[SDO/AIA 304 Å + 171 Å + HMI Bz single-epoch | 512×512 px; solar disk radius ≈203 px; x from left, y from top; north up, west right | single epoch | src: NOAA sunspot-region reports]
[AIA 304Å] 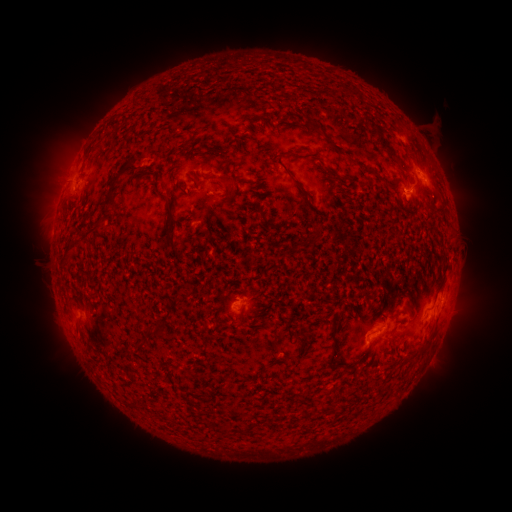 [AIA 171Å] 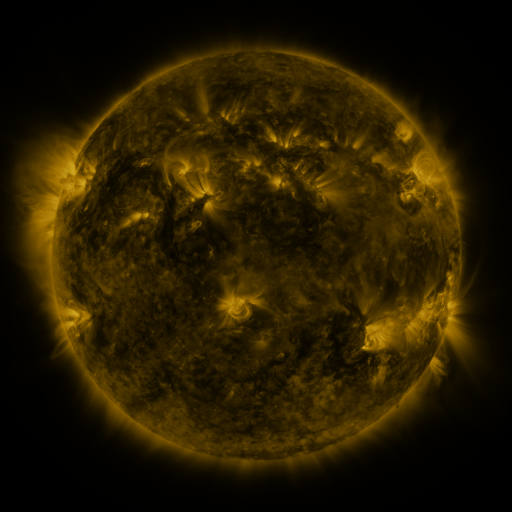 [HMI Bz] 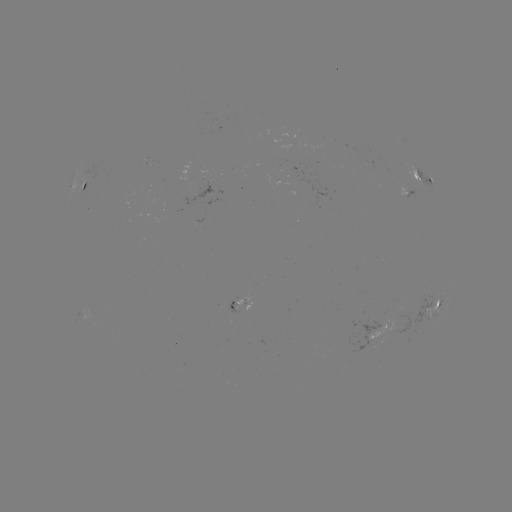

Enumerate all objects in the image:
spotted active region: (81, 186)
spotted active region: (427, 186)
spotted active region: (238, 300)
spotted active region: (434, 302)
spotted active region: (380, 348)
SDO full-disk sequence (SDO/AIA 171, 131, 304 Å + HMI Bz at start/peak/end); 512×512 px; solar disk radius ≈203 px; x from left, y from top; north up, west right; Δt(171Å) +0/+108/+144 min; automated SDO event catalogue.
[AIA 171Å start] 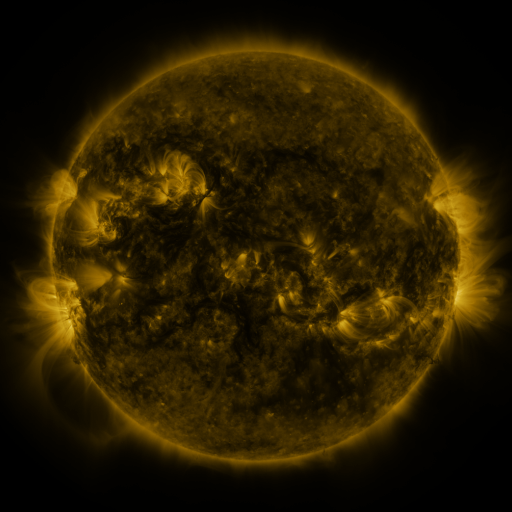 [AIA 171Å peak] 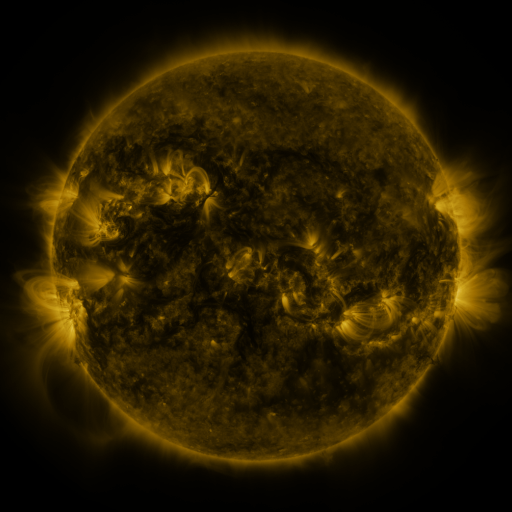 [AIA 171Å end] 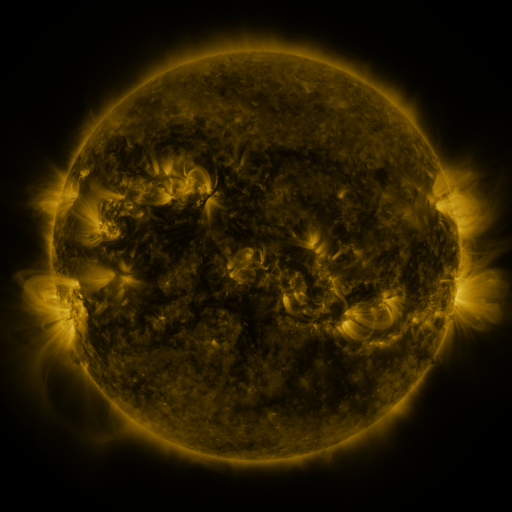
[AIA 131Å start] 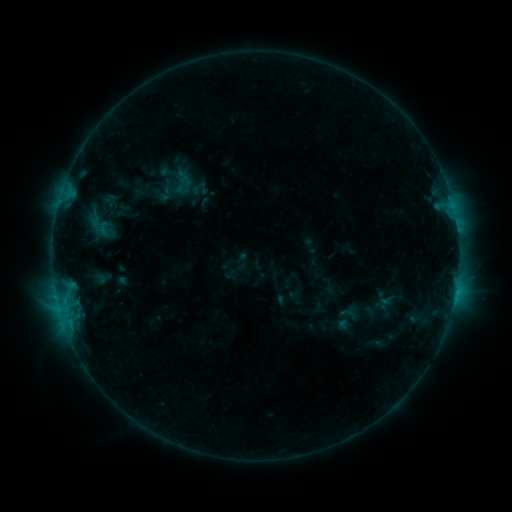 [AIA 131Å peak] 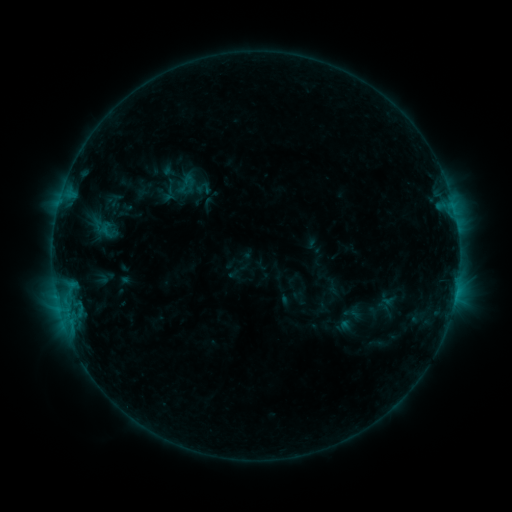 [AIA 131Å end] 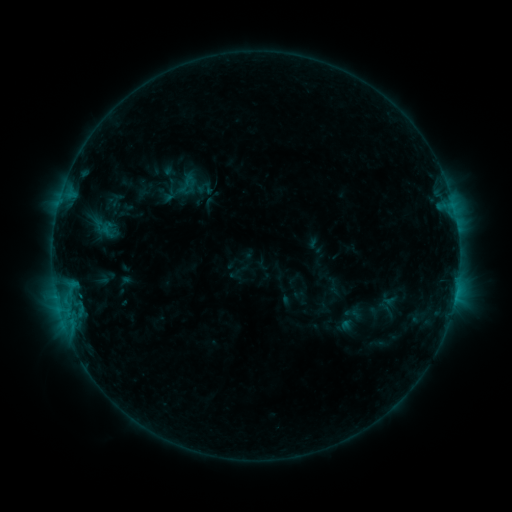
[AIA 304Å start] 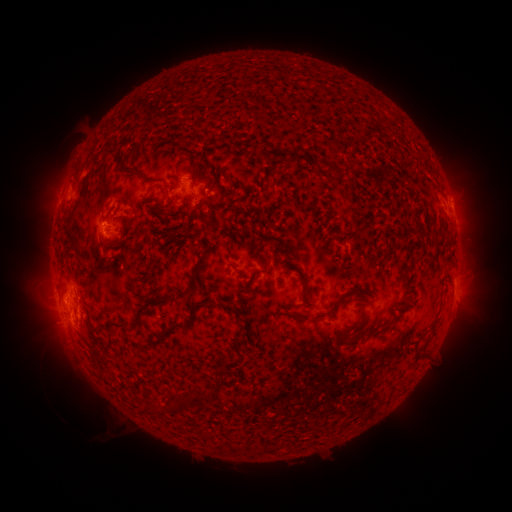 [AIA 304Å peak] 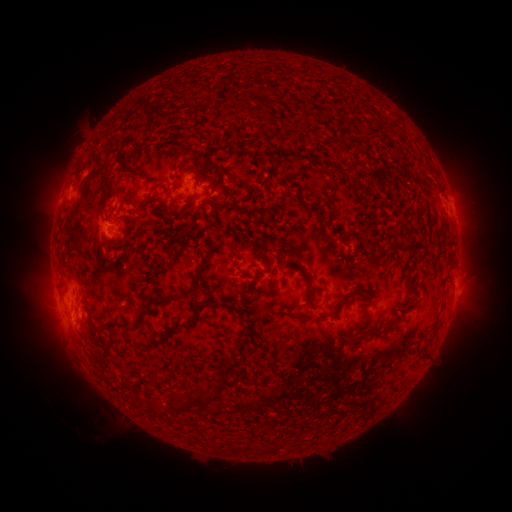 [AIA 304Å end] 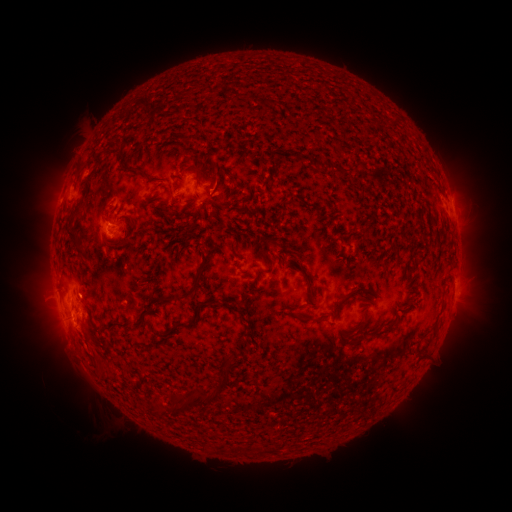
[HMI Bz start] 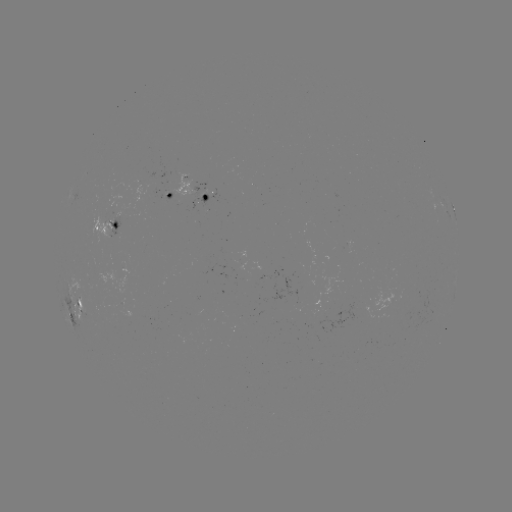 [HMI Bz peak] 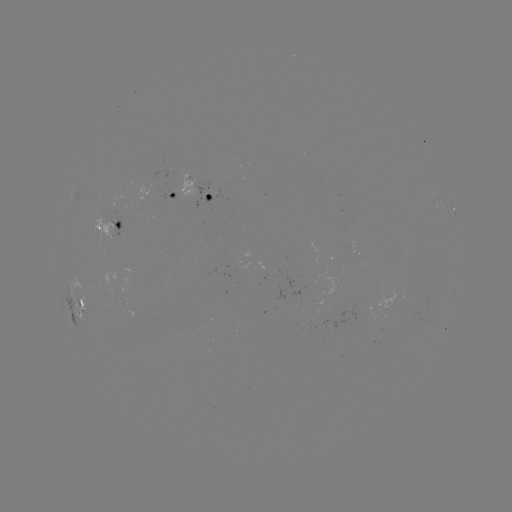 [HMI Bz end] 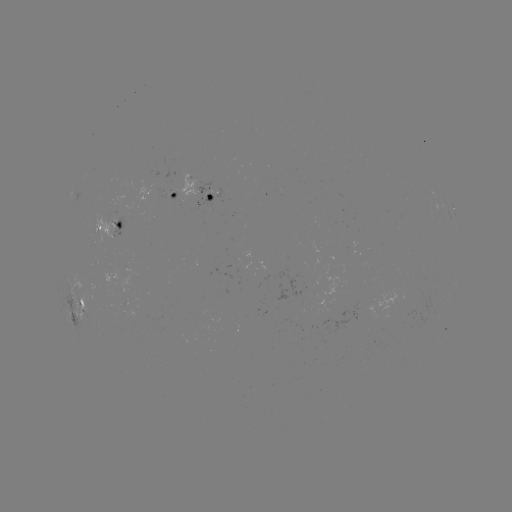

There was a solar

* * *

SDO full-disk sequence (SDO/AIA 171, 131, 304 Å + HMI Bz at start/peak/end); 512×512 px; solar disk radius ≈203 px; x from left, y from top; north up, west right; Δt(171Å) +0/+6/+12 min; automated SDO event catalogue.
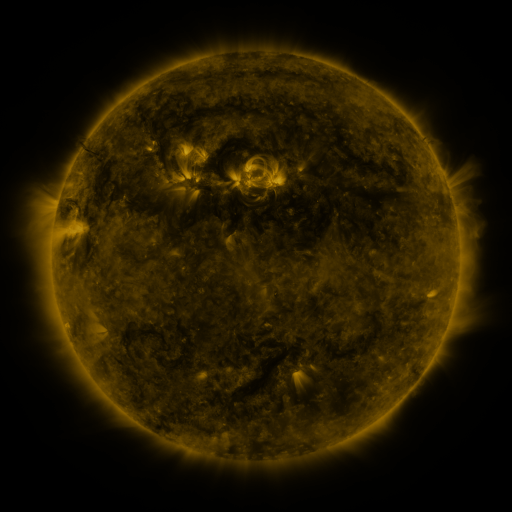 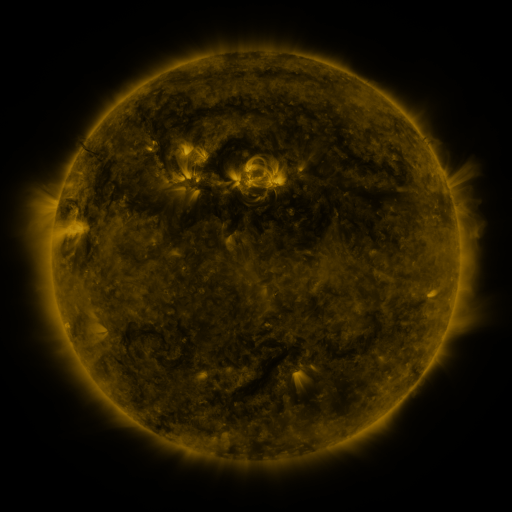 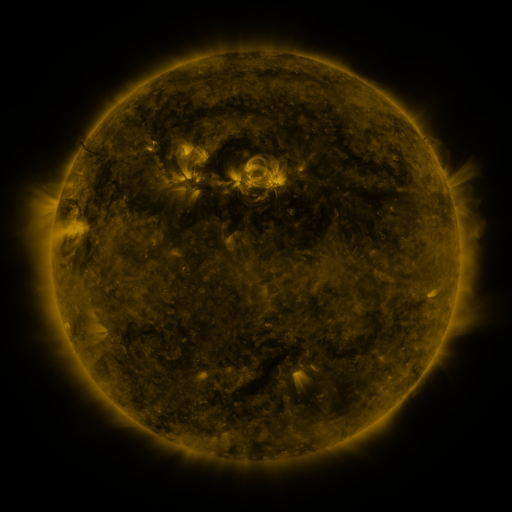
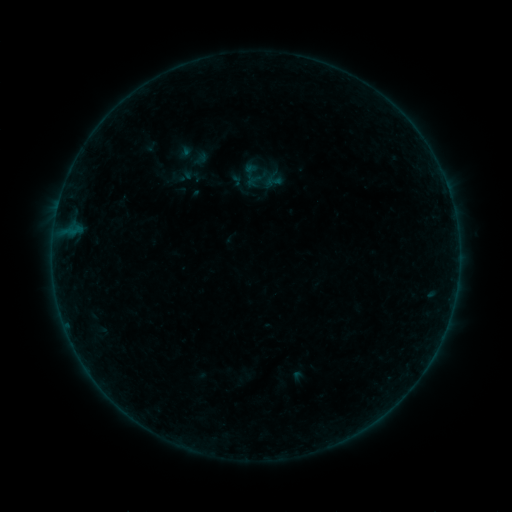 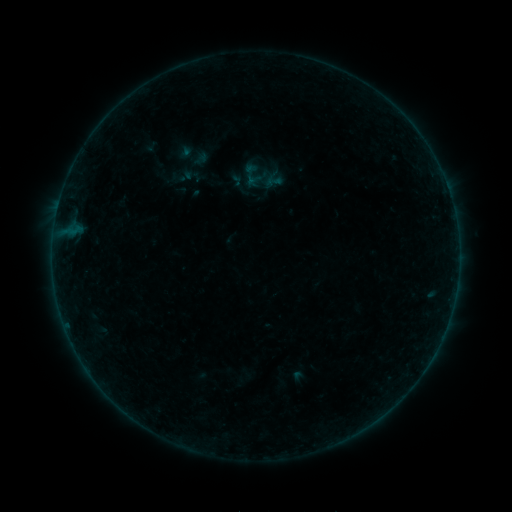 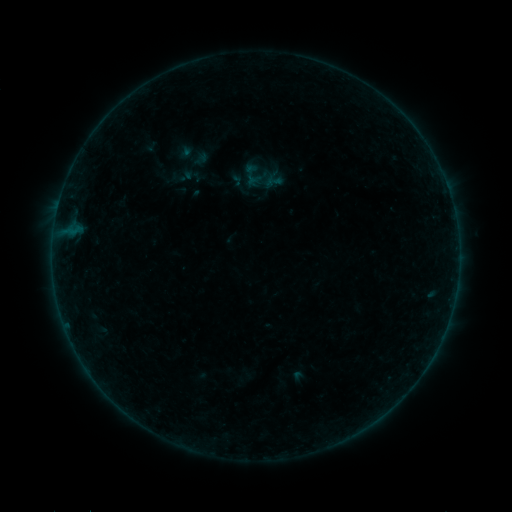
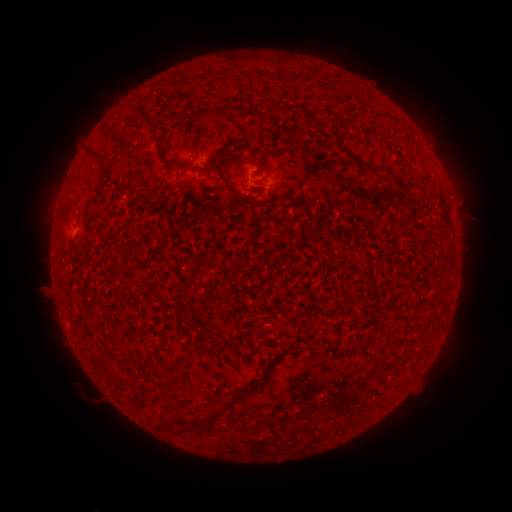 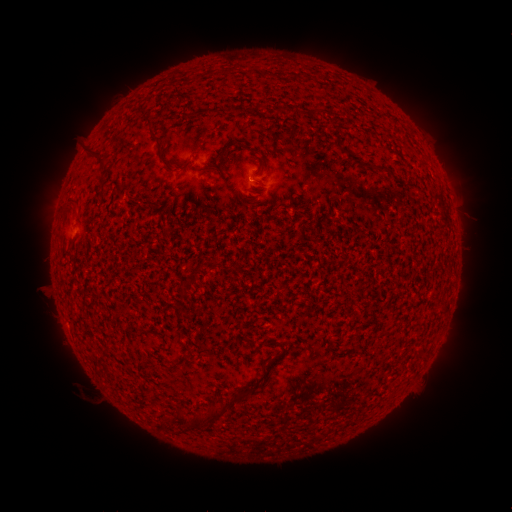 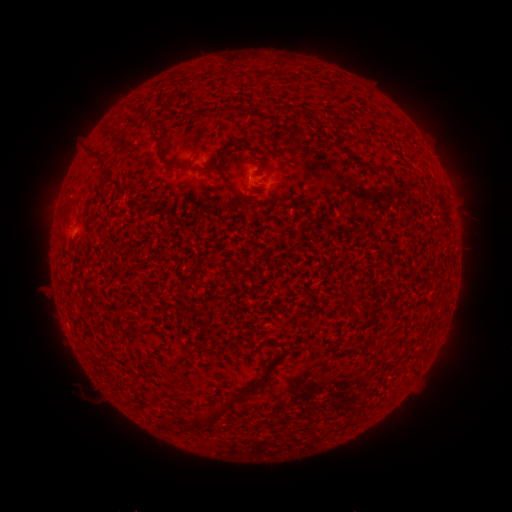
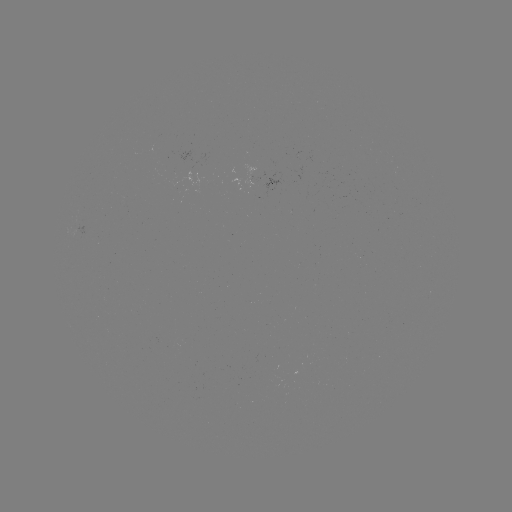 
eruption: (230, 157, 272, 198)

- WHAT IS NEEDED
Show each line of the listing above that contains the string "right", matching case exactly.

- THE SOLUTION
[SDO/AIA 304 Å + 171 Å + HMI Bz single-epoch | 512×512 px; solar disk radius ≈203 px; x from left, y from top; north up, west right | single epoch | src: NOAA sunspot-region reports]
SDO full-disk sequence (SDO/AIA 171, 131, 304 Å + HMI Bz at start/peak/end); 512×512 px; solar disk radius ≈203 px; x from left, y from top; north up, west right; Δt(171Å) +0/+108/+144 min; automated SDO event catalogue.
SDO full-disk sequence (SDO/AIA 171, 131, 304 Å + HMI Bz at start/peak/end); 512×512 px; solar disk radius ≈203 px; x from left, y from top; north up, west right; Δt(171Å) +0/+6/+12 min; automated SDO event catalogue.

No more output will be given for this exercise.